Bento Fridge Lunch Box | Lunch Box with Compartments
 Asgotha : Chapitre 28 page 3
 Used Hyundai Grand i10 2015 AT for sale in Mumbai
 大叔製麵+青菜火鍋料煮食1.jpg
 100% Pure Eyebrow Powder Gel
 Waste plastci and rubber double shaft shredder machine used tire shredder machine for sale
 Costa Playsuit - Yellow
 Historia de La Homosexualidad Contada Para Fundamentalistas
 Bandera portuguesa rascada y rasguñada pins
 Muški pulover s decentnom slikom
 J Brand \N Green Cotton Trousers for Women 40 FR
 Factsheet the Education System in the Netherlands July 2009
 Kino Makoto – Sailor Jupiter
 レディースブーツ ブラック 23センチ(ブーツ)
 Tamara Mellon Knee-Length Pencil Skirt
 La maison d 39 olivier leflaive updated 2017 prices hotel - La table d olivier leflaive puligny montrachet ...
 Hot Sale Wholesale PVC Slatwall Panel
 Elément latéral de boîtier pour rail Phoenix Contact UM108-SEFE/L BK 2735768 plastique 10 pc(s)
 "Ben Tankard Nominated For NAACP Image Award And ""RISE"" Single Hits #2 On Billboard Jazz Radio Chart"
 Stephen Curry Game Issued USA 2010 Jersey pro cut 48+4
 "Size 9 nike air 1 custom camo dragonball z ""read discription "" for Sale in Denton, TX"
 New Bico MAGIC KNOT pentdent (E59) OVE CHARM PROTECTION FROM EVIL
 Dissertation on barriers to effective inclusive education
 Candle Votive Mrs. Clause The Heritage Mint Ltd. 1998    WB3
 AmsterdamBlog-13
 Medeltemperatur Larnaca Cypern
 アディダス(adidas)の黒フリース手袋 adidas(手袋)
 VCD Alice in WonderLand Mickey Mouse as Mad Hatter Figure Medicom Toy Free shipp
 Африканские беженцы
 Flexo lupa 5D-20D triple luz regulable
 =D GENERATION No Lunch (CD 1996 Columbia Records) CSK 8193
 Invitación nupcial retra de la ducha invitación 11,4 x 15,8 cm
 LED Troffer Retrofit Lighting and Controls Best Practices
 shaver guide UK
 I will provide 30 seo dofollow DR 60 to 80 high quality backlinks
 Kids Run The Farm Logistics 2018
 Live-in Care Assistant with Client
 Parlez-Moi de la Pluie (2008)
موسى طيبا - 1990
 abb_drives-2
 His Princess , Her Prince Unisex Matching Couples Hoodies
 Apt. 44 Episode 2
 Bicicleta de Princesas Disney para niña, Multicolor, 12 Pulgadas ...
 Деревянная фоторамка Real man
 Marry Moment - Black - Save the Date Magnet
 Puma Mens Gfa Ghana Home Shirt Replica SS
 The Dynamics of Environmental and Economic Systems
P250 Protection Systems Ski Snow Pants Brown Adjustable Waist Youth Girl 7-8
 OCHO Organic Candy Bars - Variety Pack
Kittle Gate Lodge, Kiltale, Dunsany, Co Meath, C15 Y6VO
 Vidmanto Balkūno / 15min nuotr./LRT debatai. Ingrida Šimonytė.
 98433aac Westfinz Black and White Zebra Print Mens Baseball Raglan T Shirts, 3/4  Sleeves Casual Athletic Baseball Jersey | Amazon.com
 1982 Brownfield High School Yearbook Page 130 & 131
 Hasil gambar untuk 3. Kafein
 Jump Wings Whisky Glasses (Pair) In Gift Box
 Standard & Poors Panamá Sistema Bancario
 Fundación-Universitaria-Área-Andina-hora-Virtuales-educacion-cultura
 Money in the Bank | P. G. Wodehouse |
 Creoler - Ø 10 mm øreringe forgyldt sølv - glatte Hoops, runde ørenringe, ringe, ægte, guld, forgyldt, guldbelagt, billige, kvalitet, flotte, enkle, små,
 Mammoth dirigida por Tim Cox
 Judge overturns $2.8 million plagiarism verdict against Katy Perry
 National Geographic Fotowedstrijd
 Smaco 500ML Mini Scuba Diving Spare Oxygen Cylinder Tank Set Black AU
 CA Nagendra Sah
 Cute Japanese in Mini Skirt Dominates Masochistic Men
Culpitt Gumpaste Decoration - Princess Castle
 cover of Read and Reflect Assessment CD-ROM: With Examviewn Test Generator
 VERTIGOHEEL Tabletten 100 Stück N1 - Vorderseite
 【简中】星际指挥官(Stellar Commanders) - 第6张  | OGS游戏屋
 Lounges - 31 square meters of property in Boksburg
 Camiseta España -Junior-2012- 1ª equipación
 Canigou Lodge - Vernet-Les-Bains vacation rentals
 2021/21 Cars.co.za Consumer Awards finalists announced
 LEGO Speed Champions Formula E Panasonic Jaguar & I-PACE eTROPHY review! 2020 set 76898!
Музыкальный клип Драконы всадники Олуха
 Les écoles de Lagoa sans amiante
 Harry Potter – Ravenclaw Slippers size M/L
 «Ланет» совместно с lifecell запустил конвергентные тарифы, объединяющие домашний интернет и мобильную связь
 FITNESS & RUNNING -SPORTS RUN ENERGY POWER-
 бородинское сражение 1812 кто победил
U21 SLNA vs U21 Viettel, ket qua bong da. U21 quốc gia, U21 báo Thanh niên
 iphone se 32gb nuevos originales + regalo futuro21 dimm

§

● **REQUIRED ACTION**: The expected answer is only a number: the count of lines in this listing that contain the string "Mini".

● **EXERCISE RESULT**: 2